» Data listing

----

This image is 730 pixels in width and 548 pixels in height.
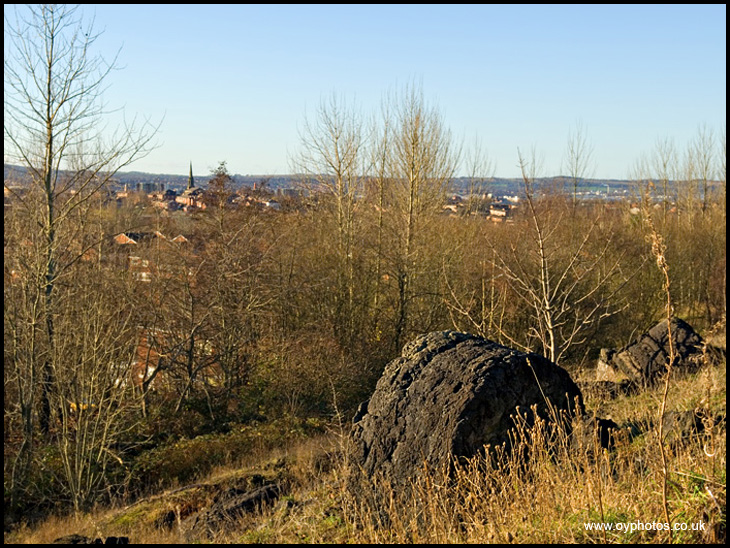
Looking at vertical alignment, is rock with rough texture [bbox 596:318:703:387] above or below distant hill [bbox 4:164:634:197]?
below

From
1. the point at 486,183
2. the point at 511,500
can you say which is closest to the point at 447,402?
the point at 511,500

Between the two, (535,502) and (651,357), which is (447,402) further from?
(651,357)

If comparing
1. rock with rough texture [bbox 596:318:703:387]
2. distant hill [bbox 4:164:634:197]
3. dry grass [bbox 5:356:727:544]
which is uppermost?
distant hill [bbox 4:164:634:197]

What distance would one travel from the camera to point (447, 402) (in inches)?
237

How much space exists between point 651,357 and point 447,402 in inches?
361

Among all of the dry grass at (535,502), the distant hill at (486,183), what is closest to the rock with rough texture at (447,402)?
the dry grass at (535,502)

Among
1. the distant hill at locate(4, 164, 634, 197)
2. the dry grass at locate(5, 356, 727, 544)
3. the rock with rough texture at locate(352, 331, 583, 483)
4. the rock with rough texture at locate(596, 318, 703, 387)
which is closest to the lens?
the dry grass at locate(5, 356, 727, 544)

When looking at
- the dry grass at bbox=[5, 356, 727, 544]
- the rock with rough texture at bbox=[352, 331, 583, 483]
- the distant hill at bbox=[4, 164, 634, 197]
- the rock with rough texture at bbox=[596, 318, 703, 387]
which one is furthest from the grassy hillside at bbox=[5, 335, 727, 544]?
the distant hill at bbox=[4, 164, 634, 197]

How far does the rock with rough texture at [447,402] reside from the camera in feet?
19.3

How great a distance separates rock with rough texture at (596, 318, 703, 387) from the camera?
43.1 feet

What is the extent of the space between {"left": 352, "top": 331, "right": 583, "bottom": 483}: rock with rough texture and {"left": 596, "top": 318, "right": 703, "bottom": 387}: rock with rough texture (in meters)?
7.42

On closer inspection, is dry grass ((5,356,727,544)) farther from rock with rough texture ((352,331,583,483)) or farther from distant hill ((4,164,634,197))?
distant hill ((4,164,634,197))

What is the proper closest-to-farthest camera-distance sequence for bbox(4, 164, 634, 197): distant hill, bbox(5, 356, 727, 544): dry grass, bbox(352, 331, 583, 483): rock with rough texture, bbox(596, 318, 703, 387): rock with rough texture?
bbox(5, 356, 727, 544): dry grass
bbox(352, 331, 583, 483): rock with rough texture
bbox(596, 318, 703, 387): rock with rough texture
bbox(4, 164, 634, 197): distant hill

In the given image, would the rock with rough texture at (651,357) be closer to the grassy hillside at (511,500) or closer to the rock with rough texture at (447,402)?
the grassy hillside at (511,500)
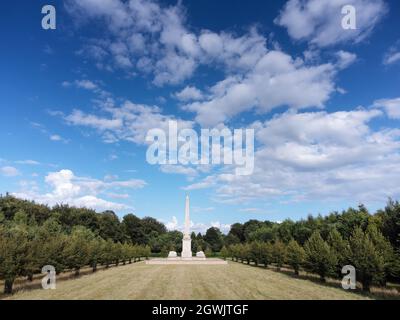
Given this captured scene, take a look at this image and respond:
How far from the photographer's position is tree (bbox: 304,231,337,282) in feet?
111

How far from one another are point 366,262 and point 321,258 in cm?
780

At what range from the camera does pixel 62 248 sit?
1503 inches

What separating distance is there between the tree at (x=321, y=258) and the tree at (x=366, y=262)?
4687 millimetres

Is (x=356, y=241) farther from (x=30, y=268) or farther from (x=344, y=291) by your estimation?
(x=30, y=268)

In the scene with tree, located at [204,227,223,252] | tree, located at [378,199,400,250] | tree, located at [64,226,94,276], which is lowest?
tree, located at [204,227,223,252]

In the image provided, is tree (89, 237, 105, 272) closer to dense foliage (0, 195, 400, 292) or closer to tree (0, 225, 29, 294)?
dense foliage (0, 195, 400, 292)

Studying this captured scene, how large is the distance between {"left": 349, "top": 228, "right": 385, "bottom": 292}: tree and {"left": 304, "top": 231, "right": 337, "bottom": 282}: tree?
469 centimetres

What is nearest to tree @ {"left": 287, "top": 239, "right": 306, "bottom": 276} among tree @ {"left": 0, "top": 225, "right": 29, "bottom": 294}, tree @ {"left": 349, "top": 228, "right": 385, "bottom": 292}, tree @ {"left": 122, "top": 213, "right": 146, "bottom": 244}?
tree @ {"left": 349, "top": 228, "right": 385, "bottom": 292}

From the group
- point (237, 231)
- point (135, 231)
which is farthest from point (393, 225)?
point (237, 231)

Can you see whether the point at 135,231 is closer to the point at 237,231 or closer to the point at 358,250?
the point at 237,231

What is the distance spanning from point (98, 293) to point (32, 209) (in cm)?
5896

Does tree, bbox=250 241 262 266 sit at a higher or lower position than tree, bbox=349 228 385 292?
lower
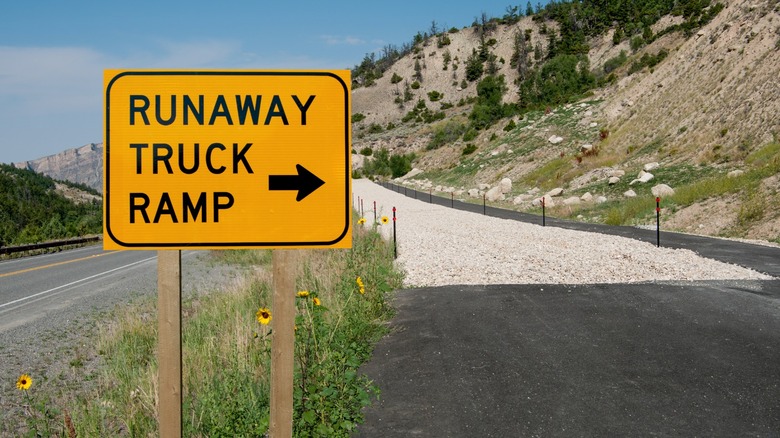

----

Return each line of the rows above that contains the word "inches". The match is case-sensitive.

What distance would one travel from the camera to point (447, 402) (in inches)?
How much space exists between point 651,357 and point 447,402 in inches?
1503 inches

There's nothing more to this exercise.